The random nature of Agrobacterium-mediated transgene insertion into plant genomes affects expression strength, resulting in unpredictable product accumulation and the need to characterize many independent transgenic lines. This greatly limits throughput of different gene combinations to efficiently explore the expression space needed for effective multi-gene pathway metabolic engineering. To overcome this limitation, researchers are creating a suite of tools for reliable engineering of multi-gene systems to provide predictable control of the level of transgene expression in camelina and pennycress seeds. Specifically, this team will (1) generate camelina and pennycress lines with safe harbor landing pads; (2) develop a new set of seed specific promoters with a range of expression strengths; and (3) leverage sequence-programmable transcription activators (PTAs).

  1. Safe harbor landing pads: Researchers are developing camelina and pennycress lines with safe harbor landing pads that will use site-specific recombinase systems to enable the targeted insertion of transgenic cargos into predetermined genomic loci, allowing better control of transgene expression strength and reducing the number of independent transgenic lines to be characterized. Using a protoplast expression system, this group screened five recombinase systems for their effectiveness in pennycress. Two serine recombinases, Bxb1 and phiC31, possessed the highest recombination rate. Landing pads using the recombination sites of these two recombinases have been generated and transformed into both pennycress and camelina.
  2. Novel seed specific promoters: The relative expression levels of genes involved in primary or secondary metabolism can dramatically affect product profile and titer. To augment the suite of very strong seed specific promoters (e.g., napin, glycinin) currently used for oil seed engineering, the researchers have mined existing gene expression databases to identify nine seed specific genes expressed at levels 1x, 0.1x and 0.01x relative to the strong seed specific promoters in these species (e.g., napin orthologs). Promoter and terminator sequences have been cloned for these genes to be compatible with the GoldenBraid cloning system and used to express two different lipid biosynthetic Transgenic lines have been generated for all promoter/gene combinations and T2 seeds analyzed for the accumulation of target lipid molecules.
  3. Sequence-programmable transcription activators (PTAs): Catalytically deactivated Cas9 (dCas9 or ‘dead’ Cas9) can be used as an RNA-guided DNA binding domain to deliver transcriptional activation or repression domains to a promoter of interest.

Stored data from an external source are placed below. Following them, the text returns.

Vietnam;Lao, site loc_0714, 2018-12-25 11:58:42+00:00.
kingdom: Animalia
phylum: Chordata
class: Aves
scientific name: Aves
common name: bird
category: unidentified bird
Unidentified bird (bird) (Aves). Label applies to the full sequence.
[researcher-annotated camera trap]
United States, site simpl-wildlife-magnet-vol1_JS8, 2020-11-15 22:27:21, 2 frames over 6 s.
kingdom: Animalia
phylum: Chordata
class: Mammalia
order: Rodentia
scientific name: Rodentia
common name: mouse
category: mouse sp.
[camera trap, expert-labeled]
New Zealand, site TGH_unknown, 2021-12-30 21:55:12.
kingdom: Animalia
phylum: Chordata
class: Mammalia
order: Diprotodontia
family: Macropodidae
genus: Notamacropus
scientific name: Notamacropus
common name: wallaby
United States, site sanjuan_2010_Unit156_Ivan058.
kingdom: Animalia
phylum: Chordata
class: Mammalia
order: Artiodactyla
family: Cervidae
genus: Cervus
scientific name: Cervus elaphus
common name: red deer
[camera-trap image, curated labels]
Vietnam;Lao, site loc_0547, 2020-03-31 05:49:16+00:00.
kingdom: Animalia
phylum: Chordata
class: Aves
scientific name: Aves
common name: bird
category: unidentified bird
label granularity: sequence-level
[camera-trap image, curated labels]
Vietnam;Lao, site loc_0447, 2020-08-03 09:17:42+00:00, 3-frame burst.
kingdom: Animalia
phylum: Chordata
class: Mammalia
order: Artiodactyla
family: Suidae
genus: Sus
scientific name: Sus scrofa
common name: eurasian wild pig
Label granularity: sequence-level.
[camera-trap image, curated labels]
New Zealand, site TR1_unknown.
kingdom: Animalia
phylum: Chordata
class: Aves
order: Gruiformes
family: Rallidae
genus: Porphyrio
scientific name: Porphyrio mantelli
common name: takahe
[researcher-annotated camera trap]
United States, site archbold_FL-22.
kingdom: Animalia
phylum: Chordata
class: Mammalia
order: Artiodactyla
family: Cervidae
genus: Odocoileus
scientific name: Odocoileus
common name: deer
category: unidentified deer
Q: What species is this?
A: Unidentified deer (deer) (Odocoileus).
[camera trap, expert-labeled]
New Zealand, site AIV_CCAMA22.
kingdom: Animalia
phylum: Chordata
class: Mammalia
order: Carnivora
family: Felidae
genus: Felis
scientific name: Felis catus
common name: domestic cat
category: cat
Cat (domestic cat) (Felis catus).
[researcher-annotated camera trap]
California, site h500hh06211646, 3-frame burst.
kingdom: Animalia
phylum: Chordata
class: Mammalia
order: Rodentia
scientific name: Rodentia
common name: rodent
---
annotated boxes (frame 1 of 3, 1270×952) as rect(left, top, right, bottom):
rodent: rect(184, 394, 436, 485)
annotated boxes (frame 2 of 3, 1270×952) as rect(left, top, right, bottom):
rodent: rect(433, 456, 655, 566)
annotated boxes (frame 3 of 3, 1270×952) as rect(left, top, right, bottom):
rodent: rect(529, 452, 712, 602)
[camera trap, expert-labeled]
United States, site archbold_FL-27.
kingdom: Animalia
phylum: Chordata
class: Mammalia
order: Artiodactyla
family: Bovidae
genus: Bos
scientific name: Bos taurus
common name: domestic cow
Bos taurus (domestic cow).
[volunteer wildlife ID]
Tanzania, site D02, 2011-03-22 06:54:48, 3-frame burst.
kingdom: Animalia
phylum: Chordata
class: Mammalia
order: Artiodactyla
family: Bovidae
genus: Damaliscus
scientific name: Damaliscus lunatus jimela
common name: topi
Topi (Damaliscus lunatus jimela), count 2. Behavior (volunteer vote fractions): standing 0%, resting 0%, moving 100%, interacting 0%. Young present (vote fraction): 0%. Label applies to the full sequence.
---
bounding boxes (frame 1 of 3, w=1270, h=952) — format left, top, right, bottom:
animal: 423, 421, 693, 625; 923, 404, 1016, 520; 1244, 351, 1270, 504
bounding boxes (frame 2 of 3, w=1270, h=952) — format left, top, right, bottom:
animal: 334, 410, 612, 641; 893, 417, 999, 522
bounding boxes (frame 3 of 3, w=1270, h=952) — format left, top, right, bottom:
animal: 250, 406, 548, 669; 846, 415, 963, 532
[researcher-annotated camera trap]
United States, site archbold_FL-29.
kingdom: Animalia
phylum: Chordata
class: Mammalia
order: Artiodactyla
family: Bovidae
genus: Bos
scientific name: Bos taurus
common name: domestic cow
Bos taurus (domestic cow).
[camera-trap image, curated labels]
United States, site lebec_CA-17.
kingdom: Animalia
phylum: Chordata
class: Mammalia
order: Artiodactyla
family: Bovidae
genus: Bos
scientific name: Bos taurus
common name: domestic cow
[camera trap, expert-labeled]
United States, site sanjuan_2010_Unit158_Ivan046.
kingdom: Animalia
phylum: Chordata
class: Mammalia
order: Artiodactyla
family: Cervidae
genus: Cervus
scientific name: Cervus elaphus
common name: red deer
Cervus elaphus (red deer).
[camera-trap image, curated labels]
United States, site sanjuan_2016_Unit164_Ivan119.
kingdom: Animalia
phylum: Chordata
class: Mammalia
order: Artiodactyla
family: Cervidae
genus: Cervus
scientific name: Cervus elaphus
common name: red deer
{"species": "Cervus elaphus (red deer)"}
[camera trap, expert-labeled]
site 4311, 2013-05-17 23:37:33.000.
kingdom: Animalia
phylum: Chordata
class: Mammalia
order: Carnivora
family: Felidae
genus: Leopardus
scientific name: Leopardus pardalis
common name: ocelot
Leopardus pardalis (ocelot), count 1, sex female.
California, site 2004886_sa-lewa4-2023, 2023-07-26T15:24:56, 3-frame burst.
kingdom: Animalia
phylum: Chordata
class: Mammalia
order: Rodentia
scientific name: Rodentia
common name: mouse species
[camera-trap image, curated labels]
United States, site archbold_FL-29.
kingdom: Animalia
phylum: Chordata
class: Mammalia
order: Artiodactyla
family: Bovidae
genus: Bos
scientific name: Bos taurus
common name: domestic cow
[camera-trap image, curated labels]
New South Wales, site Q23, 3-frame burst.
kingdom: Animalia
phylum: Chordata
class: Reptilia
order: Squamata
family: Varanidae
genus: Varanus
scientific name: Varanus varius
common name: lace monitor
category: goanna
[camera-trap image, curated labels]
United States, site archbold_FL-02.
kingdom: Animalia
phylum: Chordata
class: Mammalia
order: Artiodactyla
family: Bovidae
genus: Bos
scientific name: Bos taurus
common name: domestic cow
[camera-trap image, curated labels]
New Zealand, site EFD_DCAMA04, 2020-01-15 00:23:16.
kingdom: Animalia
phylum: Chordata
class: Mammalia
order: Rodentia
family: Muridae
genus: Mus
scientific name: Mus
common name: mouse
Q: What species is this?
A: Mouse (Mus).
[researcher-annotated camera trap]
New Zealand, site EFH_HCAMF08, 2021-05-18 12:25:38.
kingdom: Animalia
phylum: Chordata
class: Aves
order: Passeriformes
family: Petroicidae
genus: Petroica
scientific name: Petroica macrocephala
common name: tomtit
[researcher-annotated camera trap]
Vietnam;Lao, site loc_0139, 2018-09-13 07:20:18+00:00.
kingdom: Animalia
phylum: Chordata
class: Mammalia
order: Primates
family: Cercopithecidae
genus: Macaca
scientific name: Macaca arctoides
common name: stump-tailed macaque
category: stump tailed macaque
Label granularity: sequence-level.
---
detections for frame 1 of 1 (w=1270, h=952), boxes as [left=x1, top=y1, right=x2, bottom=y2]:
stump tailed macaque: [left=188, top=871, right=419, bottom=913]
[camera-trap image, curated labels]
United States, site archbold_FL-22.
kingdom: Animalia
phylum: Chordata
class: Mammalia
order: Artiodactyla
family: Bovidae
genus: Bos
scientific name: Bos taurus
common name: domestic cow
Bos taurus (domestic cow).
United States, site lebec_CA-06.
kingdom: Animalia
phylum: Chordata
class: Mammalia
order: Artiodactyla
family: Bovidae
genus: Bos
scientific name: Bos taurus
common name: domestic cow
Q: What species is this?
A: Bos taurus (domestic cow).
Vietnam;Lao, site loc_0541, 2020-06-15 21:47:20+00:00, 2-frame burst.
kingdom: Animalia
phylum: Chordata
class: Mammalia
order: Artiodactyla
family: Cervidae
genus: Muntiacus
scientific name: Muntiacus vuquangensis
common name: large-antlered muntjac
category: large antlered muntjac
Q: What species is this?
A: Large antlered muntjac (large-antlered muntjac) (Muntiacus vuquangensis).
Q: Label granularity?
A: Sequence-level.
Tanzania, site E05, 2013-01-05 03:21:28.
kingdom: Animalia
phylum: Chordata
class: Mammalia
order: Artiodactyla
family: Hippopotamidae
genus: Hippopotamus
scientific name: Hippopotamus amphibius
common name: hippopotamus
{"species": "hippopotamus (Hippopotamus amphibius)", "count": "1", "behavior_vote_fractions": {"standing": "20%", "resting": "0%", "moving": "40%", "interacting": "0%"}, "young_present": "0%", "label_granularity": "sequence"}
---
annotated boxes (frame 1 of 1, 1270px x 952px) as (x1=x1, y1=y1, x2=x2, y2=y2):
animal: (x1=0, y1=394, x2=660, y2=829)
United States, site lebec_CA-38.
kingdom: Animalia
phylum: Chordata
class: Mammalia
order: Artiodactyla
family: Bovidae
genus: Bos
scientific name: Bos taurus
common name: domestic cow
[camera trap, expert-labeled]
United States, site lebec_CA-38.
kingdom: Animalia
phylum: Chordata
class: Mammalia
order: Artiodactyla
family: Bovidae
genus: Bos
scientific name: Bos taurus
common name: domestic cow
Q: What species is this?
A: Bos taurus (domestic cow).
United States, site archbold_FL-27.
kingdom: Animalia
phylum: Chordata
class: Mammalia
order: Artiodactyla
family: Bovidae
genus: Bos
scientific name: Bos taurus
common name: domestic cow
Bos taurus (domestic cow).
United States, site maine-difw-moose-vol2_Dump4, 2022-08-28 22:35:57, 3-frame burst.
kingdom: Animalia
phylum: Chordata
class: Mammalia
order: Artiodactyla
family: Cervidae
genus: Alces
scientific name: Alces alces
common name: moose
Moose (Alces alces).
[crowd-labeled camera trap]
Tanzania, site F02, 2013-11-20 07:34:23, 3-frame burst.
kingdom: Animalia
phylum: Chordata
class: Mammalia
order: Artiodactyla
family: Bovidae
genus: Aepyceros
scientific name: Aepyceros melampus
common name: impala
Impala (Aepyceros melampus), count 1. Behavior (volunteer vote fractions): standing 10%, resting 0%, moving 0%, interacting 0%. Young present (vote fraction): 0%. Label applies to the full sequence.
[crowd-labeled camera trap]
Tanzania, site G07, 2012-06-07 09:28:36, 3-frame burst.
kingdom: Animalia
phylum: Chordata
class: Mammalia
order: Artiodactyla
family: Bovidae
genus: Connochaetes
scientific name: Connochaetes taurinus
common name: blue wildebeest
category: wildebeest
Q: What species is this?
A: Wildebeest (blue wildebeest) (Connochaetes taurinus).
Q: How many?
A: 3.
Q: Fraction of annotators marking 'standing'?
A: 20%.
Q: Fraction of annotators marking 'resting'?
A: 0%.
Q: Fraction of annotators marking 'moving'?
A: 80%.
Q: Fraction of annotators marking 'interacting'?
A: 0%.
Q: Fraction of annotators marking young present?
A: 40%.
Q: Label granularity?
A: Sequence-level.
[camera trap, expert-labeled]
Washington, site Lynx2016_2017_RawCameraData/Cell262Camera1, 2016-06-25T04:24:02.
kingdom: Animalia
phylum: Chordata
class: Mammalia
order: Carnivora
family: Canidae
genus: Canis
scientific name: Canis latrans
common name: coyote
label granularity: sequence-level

These give unprecedented ability to control and fine-tune the expression level of multiple endogenous genes in parallel. Researchers have recently improved the performance of dCas9-based PTAs for plant applications by altering the mechanism by which activation domains are recruited to the dCas9 (Casas-Mollano et al. 2023) and by swapping out transcriptional activation domains derived from human viruses for those evolved in plant cells (Zinselmeier et al. 2022). Researchers now have transgenic lines of pennycress and camelina that stably express the components of MoonTag PTAs and are in position to begin leveraging these tools for seed oil engineering.

Image

Precision Engineering Oilseed Crops

Figure 1. Tool development for rational genome engineering. (a) Strategic design for detecting site-specific genome integration via serine recombinases. (b) Protoplast-derived characterization of serine integrase efficiency. (c) Seed fluorescence measurements confirms visual binning of transgenic events.

References

Casas-Mollano, J. A., et al. 2023. “Efficient Gene Activation in Plants by the MoonTag Programmable Transcriptional Activator ,” NucleicAcids Research 51(13), 7083–93. DOI:10.1093/nar/gkad458.

Zinselmeier, M. H., et al. 2022. “Optimized dCas9 Programmable Transcription Activators for Plants,” bioRxiv. DOI:10.1101/2022.06.10.495638.

Funding Information

This research was supported by the DOE Office of Science, BER program, grant no. DE-SC0023142.